Breaking News From the CDC: Race Not a Factor in Heterosexual HIV Risk

Breaking News From the CDC: Race Not a Factor in Heterosexual HIV Risk

The dialogue around race and heterosexual HIV transmission has been pretty brutal in its messages to and about black women. The alarming statistics about new HIV cases and AIDS deaths have led to plenty of speculation about black culture, and specifically what is it about the behavior of black women that puts us at higher risk for contracting the virus.

It turns out that when it comes to HIV risk for heterosexuals, including black female heterosexuals, race is not a factor at all. Last week, the Centers for Disease Control and Prevention reported that income and education are the major predictors of HIV risk among inner-city heterosexuals.
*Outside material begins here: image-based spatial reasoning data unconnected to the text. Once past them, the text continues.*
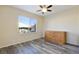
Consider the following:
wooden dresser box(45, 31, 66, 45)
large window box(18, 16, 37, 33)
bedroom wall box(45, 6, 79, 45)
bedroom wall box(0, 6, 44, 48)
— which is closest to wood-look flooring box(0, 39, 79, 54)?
bedroom wall box(0, 6, 44, 48)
The only factor more influential in HIV transmission than economic status is having been previously diagnosed with a sexually transmitted disease such as chlamydia, gonorrhea or herpes.

“When you look at the heterosexual epidemic throughout the United States, there hasn’t been an overly large impact,” says Dr. Paul Denning of the CDC’s Division of HIV-AIDS Prevention. “The epidemic is highly focused in certain communities.” Denning and his team found that, contrary to the racial disparities previously reported, there was no difference in contraction rates of the virus based on race. Poor heterosexuals of every ethnicity in 24 urban cities were up to 20 times more likely to contract HIV than the rest of the U.S. population.


Even when examining other high-risk behaviors like crack cocaine use and exchanging sex for money or drugs, income and education remained the stronger predictors.

Men who have sex with men and intravenous drug users (considered the highest-risk populations) were excluded from the study.


Care should be taken in applying these findings to our individual lives. As with any study, this is about what the data indicate are higher risk factors. This does not mean a middle-class, educated black woman will not contract HIV if she participates in risky sex — it may mean she is less likely to do so.

Rather than undermining the focus on prevention for black heterosexual women, Denning says the study’s findings will help focus HIV prevention efforts on the vulnerable, low-income communities that are being hardest hit.